Direction 1
Please return the part of the Memray overview starting with "Who Should Use" and going on through "result = expensive_function()", copied word for word.

Source text
Cons: Linux/macOS only (no Windows support); native mode overhead is higher (50-100% slowdown); symbolification requires debug symbols on the same machine; attaching to a running process carries crash risk on edge cases; no built-in heap diffing across snapshots.
Alternatives
- tracemalloc (stdlib) — lighter but sampling-only, no native extension visibility
- memory_profiler — line-by-line decorator-based, but high overhead and no native frames
- Fil (pythonspeed.com) — commercial, deterministic, but proprietary and macOS-only
- Valgrind (massif) — extremely thorough but 5-20x slowdown, impractical for real-time use
- py-spy + psutil — sampling approach, good for rough trends but no allocation-level insight
Memray occupies a unique niche: deterministic full-stack tracing with native extension support, in a package you can pip install without a PhD in tooling.
Who Should Use It
Python teams shipping performance-sensitive applications: ML inference services using NumPy/TensorFlow, data engineering pipelines, web services with C extensions, or anyone profiling memory in CI/CD. Requires Python 3.7+ on Linux (preferred) or macOS. System dependencies include libunwind and liblz4 (automatically handled via binary wheels on most platforms).
Getting Started
pip install memray
memray run -o output.bin my_script.py
memray flamegraph output.bin
# Opens memray-flamegraph-my_script.html in browser
For native mode:
memray run --native -o output.bin my_script.py
For CI integration, add pytest-memray and annotate tests:
@pytest.mark.limit_memory("50 MB")
def test_allocation_bound():
result = expensive_function()
assert validate(result)

Record set
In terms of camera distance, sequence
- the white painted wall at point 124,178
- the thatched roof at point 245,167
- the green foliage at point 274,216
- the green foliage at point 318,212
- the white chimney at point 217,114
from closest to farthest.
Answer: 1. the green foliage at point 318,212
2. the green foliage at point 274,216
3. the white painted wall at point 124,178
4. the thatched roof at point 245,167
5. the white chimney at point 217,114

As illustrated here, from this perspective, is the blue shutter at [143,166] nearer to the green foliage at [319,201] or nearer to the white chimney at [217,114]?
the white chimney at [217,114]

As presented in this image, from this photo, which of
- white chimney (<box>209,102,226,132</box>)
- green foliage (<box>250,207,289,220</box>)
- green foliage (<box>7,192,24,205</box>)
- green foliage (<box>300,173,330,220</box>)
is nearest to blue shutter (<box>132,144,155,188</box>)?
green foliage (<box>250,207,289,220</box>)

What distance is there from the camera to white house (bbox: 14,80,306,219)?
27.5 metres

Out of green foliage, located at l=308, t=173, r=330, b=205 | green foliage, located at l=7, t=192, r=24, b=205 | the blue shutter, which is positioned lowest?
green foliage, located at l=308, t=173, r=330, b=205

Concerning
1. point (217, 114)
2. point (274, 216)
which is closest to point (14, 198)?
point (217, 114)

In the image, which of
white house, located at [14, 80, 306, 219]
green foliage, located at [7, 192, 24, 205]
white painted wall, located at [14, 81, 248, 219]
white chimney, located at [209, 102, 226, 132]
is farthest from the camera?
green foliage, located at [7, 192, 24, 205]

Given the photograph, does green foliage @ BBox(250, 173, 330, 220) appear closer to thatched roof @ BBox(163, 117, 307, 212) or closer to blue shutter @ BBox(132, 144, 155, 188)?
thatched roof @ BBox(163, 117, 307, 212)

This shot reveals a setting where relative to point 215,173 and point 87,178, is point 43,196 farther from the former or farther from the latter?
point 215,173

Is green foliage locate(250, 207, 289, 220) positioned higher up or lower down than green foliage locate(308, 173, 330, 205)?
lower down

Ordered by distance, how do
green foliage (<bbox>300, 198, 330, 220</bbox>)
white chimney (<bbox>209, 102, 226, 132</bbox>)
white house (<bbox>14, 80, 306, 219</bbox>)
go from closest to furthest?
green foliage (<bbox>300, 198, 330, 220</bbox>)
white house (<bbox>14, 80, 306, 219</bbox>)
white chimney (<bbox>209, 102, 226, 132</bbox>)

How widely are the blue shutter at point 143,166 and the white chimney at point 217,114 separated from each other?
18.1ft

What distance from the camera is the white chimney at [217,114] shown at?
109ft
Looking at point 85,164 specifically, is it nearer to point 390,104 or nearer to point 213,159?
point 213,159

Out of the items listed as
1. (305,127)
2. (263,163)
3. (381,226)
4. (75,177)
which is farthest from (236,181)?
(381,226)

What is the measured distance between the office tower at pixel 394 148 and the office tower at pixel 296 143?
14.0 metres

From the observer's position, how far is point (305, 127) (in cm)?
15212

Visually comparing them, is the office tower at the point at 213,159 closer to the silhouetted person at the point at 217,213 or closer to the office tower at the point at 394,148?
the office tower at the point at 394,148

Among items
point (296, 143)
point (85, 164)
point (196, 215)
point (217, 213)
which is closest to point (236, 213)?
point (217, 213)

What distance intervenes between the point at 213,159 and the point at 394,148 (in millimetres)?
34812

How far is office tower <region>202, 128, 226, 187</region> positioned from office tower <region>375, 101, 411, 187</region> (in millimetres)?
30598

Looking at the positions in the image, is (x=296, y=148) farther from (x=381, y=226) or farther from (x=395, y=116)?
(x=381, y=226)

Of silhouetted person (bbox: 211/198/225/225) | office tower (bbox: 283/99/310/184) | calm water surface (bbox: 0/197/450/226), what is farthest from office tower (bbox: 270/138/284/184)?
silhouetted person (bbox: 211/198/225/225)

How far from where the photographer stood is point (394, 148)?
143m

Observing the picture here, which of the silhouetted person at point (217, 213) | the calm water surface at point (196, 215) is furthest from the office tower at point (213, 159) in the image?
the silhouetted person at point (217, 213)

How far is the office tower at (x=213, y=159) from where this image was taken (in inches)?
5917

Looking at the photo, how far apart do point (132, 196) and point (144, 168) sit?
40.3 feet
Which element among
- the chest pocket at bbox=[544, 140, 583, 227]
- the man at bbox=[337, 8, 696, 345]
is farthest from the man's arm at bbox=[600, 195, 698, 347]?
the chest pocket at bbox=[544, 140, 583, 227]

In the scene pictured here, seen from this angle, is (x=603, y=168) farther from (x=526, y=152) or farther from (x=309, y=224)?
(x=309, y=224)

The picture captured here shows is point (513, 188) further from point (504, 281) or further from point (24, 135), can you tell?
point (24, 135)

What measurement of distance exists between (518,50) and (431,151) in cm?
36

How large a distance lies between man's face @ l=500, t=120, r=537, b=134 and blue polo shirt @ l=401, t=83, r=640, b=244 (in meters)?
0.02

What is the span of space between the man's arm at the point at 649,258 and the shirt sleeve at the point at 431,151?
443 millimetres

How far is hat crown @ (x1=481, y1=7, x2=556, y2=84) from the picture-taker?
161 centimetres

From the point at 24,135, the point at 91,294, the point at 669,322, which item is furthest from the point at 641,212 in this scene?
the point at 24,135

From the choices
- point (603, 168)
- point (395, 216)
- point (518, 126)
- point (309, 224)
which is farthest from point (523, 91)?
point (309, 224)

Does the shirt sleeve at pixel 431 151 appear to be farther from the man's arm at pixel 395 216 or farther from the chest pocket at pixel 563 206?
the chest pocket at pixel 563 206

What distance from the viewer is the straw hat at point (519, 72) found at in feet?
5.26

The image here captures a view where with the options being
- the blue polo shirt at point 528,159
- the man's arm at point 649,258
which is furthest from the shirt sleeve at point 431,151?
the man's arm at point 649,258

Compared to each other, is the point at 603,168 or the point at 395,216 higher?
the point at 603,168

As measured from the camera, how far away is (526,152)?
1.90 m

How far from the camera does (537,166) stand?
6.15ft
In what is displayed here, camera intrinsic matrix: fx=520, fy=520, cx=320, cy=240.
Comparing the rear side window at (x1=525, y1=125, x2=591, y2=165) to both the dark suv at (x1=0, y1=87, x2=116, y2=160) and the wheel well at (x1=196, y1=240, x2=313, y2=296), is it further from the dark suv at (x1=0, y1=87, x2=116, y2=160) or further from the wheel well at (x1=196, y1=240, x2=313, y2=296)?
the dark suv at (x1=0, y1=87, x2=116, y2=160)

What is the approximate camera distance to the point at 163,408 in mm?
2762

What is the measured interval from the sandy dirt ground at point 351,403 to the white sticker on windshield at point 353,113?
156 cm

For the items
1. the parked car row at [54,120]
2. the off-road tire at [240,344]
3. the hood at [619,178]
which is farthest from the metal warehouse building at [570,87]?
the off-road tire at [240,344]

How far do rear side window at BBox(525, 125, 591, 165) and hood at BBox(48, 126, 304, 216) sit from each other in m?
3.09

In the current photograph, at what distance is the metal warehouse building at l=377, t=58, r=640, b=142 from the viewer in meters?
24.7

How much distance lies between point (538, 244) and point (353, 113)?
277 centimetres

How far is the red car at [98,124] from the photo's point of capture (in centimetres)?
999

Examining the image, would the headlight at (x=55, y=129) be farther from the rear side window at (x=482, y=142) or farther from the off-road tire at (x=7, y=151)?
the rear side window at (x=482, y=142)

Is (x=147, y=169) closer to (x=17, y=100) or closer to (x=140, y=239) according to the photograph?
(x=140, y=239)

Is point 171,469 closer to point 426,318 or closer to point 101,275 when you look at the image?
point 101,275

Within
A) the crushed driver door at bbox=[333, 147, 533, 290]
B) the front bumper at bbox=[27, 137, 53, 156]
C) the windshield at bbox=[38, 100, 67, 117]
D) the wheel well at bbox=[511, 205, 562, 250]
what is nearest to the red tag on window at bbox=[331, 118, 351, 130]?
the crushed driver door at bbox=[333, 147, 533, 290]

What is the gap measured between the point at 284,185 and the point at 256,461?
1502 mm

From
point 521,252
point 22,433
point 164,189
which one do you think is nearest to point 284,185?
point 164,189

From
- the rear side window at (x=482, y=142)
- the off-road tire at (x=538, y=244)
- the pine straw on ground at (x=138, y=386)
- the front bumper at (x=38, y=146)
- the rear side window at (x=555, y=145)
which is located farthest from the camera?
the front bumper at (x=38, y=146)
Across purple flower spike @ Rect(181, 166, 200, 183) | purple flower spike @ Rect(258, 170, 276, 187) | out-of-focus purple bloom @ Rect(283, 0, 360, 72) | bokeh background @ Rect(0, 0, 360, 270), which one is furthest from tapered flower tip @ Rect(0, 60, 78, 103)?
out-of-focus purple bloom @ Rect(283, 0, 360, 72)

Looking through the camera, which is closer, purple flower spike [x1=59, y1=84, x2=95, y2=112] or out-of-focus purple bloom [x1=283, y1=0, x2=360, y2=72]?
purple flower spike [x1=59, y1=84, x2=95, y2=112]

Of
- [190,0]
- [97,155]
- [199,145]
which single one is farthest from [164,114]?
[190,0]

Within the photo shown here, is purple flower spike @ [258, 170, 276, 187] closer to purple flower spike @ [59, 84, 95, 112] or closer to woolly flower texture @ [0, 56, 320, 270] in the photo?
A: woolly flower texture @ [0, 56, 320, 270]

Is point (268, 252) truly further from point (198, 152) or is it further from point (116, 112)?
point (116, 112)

Direction 2
Retype the records exactly, starting with their first line and going on through the line with "5. the white chimney at point 217,114", and include nothing else.

Exercise output 1
Who Should Use It
Python teams shipping performance-sensitive applications: ML inference services using NumPy/TensorFlow, data engineering pipelines, web services with C extensions, or anyone profiling memory in CI/CD. Requires Python 3.7+ on Linux (preferred) or macOS. System dependencies include libunwind and liblz4 (automatically handled via binary wheels on most platforms).
Getting Started
pip install memray
memray run -o output.bin my_script.py
memray flamegraph output.bin
# Opens memray-flamegraph-my_script.html in browser
For native mode:
memray run --native -o output.bin my_script.py
For CI integration, add pytest-memray and annotate tests:
@pytest.mark.limit_memory("50 MB")
def test_allocation_bound():
result = expensive_function()

Exercise output 2
In terms of camera distance, sequence
- the white painted wall at point 124,178
- the thatched roof at point 245,167
- the green foliage at point 274,216
- the green foliage at point 318,212
- the white chimney at point 217,114
from closest to farthest.
Answer: 1. the green foliage at point 318,212
2. the green foliage at point 274,216
3. the white painted wall at point 124,178
4. the thatched roof at point 245,167
5. the white chimney at point 217,114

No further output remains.